Carl Vine: Sonata for Flute
Ian Clarke: Orange Dawn
Paul Shoenfield: Achat Sha’alti; Ufaratsta [Valentine]
Carl Vine: Sonata for Flute and Piano
Sofia Gubaidulina: Allegro Rusticana; Klí¤nge des waldes [Sounds of the Forest]
Dan Welcher: All the Words to All the Songs
Joseph Schwantner: Soaring; Black Anemones
Paul Ben-Haim: Three Songs Without Words
Glen B. Cortese: I Dream’d in a Dream
Anne Boyd: Goldfish Through Summer Rain
The combination of Alexa Still on flute and Stephen Gosling on piano creates a veritable “Brangelina” of musical technique. Both performers are constantly praised for their technical prowess and amazing ability to make the most challenging works sound effortless and easy. Reviewers far and wide agree that Alexa Still doesn’t make anything sound tough. She gracefully sprints and hurdles through menacing challenges without seeming to break a sweat. On a similar note, I once heard Stephen Gosling begin a sentence with “When I played Eonta…” and I just kind of blanked out after that. It just wasn’t something I’d ever heard a pianist say before. Added to this technical superiority comes an equally superior sensitive musical side. This disc isn’t just flautistic fireworks.
There is a perception that flute music is light and twee stuff. Yes, there are plenty of twee flute works out there, recorded ad nauseam. My better 15/16ths plays flute and I have several of “those” recordings. This disc is a delicious collection of works that are less known but still connected in spirit to those countless Parisian salon discs that include yet one more recording of Poulenc’s sonata. The title work for the disc, Carl Vine’s Sonata for flute and piano, is a delightful and serious work that I want to hear more often. Luckily, I get to keep this disc.
The two selections by Gubaidulina are more conservative earlier pieces that show the underpinnings of her colorful and crafty later works. Of Schwantner’s two pieces, Black Anemones sounds more restrained than his better-known large ensemble works. Soaring is a treacherous journey despite its rather mellow title.

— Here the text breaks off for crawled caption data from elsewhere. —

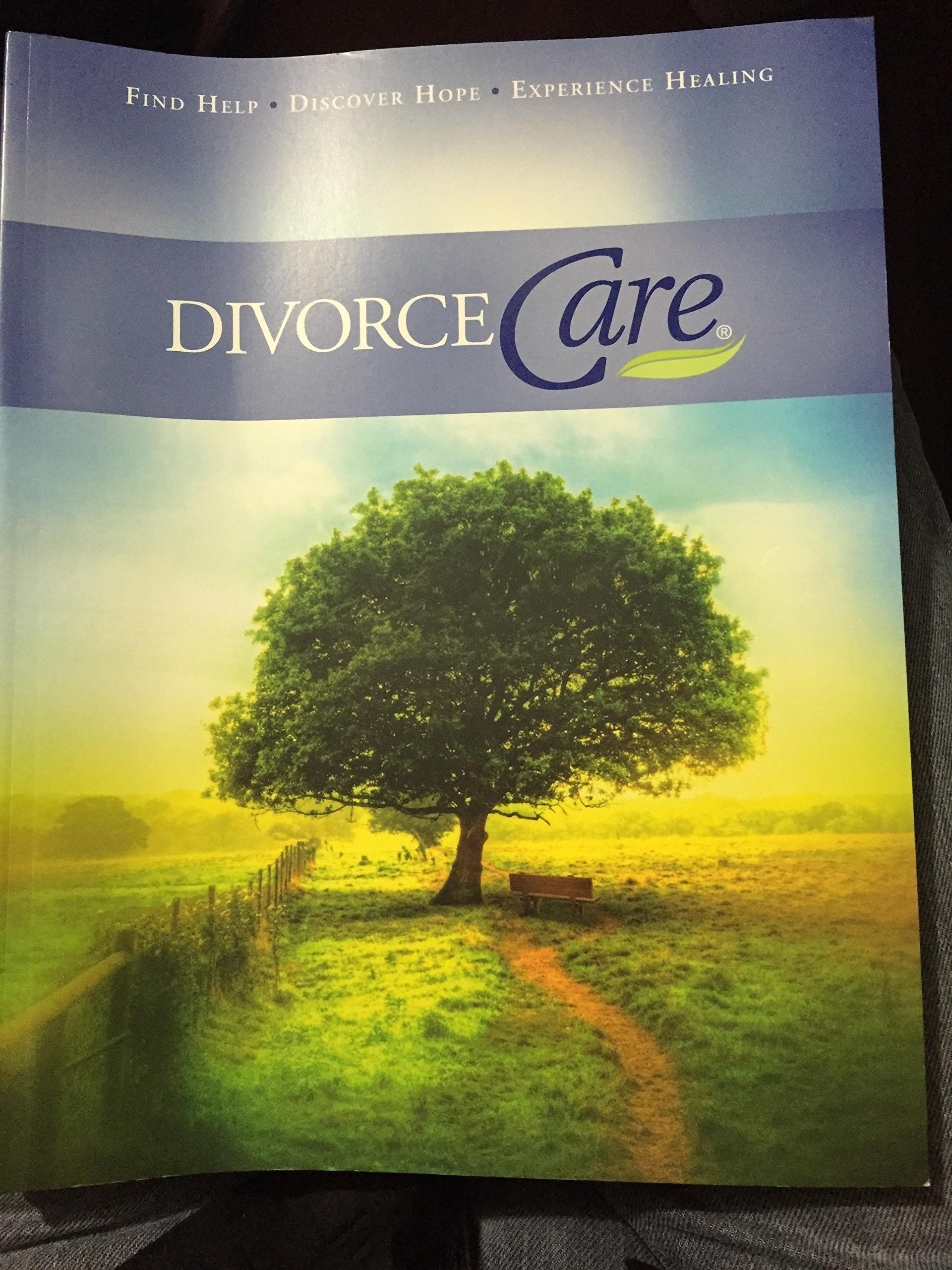 Download DivorceCare New Edition Participant Workbook; Find Help, Discover Hope, Experience Healing pdf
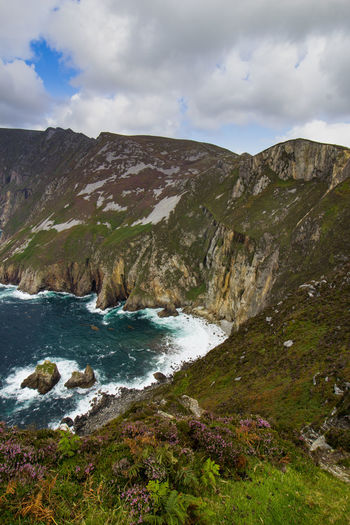 Cliff Cloudy Coastline Ireland Landscape Mountain Mountain Range No People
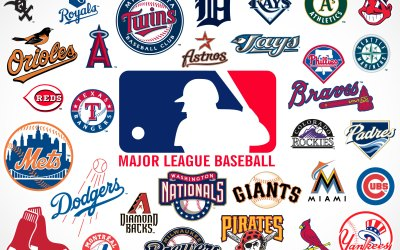2021 MLB Baseball Season to Begin
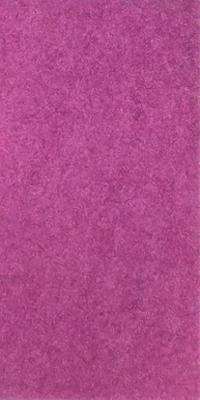 015462 - Feutre Pink, au mètre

To my ears, it sounds like a beginning and doesn’t really sound complete after its brief 1:35 runtime. Paul Schoenfield is the third composer with two works on the disc and it feels good to hear something other than his ubiquitous (yet enjoyable) Café Music. Achat Sha’alti and Ufaratsta show two sides of his Jewish music inspirations. Achat Sha’alti is beautiful, sometimes mournful, and rich while Ufaratsta bubbles along with joyous energy. Dan Welcher’s extended quote of “I Can’t Help Falling in Love with You” in All the Words to All the Songs seems downright cheeseballish but it is instead intended as a elegy for an old friend.
There really isn’t anything, composition-wise or performance-wise, on this disc that I didn’t enjoy. The opening track of Orange Dawn by Ian Clarke sucked me in right away and I’ve been spinning the disc a lot ever since. Paul Ben-Haim’s Three Songs Without Words are wonderfully lyrical. I Dream’d in a Dream by Glen B. Cortese balances the dark and dramatic side with the hopeful in an effectively fluid form. The closing track, Anne Boyd’s Goldfish Through a Summer Rain is a picturesque closer played with much sensitivity. Good stuff abounds on this disc. If you like flute music or hate it, I’m betting that you will enjoy this CD.